DATA TO PROCESS.
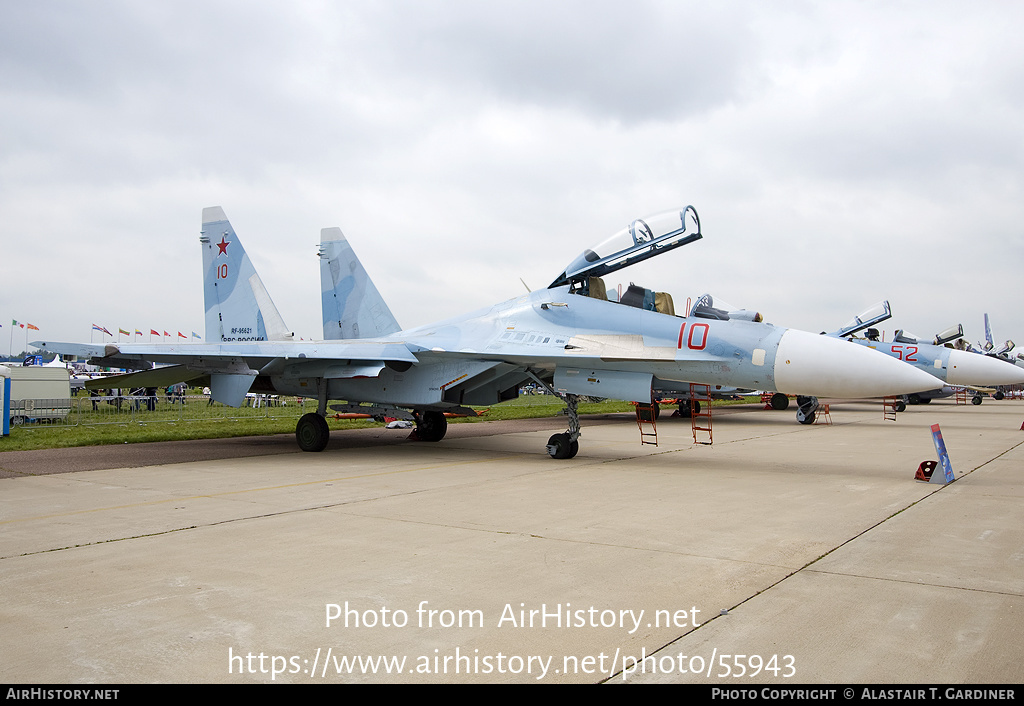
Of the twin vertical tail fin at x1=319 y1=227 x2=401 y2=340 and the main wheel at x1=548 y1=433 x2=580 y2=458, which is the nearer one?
the main wheel at x1=548 y1=433 x2=580 y2=458

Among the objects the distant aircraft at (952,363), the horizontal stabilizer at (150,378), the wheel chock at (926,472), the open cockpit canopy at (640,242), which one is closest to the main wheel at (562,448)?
the open cockpit canopy at (640,242)

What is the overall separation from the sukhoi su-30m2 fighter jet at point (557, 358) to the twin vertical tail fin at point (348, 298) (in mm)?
1712

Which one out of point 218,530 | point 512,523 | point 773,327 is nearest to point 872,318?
point 773,327

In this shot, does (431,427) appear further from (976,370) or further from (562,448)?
(976,370)

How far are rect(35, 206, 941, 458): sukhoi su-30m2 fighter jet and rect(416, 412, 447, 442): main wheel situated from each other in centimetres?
3

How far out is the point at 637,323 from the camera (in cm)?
942

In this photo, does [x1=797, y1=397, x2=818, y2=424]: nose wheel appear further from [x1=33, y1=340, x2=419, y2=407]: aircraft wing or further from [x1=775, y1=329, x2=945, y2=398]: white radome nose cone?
[x1=33, y1=340, x2=419, y2=407]: aircraft wing

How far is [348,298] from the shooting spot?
14461 mm

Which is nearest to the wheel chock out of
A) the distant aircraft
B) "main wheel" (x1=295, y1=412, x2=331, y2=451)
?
"main wheel" (x1=295, y1=412, x2=331, y2=451)

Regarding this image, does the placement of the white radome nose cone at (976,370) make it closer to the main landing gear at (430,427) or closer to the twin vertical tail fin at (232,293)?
the main landing gear at (430,427)

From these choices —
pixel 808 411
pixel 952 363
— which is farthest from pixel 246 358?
pixel 952 363

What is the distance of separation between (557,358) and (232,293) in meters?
7.55

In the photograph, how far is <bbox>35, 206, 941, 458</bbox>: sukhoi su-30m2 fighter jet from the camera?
8.39m

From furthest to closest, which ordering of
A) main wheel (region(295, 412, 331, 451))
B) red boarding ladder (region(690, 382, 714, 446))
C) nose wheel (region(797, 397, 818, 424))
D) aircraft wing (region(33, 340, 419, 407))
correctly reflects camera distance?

TO DO.
Without the pictures, write out all of the material exactly.

TASK OUTPUT.
Of the twin vertical tail fin at x1=319 y1=227 x2=401 y2=340 and the main wheel at x1=548 y1=433 x2=580 y2=458, which is the nearer one?
the main wheel at x1=548 y1=433 x2=580 y2=458

Among the objects the distant aircraft at (952,363), the horizontal stabilizer at (150,378), the wheel chock at (926,472), the open cockpit canopy at (640,242), which one is closest to the main wheel at (562,448)?
the open cockpit canopy at (640,242)

What is the overall separation from the sukhoi su-30m2 fighter jet at point (557, 358) to the twin vertical tail fin at point (348, 298) (in mm)?
1712

Which one out of point 218,530 | point 512,523 | point 773,327 is nearest to point 872,318?
point 773,327

In this shot, does (431,427) appear further from (976,370) or further from (562,448)?
(976,370)

How far are rect(35, 206, 941, 458): sukhoi su-30m2 fighter jet and rect(416, 412, 447, 442): main wheel situated from each other in centimetres?
3

How far out is the point at 637,323 from the camera (in cm)?
942

In this photo, does [x1=797, y1=397, x2=818, y2=424]: nose wheel appear further from [x1=33, y1=340, x2=419, y2=407]: aircraft wing or further from [x1=775, y1=329, x2=945, y2=398]: white radome nose cone?
[x1=33, y1=340, x2=419, y2=407]: aircraft wing

How far is [348,298] from the shooting spot?
14461 mm

Which is nearest to the wheel chock out of
A) the distant aircraft
B) "main wheel" (x1=295, y1=412, x2=331, y2=451)
?
"main wheel" (x1=295, y1=412, x2=331, y2=451)

Regarding this image, does the placement of the white radome nose cone at (976,370) make it closer to the main landing gear at (430,427) or closer to the twin vertical tail fin at (232,293)?
the main landing gear at (430,427)

From these choices —
pixel 808 411
pixel 952 363
— which is farthest from pixel 246 358?
pixel 952 363

What is the distance of separation between (557,358) and (232,293) in meters?
7.55

In the photograph, how far is <bbox>35, 206, 941, 458</bbox>: sukhoi su-30m2 fighter jet from the camera?
8.39m

From furthest to closest, which ordering of
A) main wheel (region(295, 412, 331, 451))
B) red boarding ladder (region(690, 382, 714, 446))
C) nose wheel (region(797, 397, 818, 424))
D) aircraft wing (region(33, 340, 419, 407))
correctly reflects camera distance?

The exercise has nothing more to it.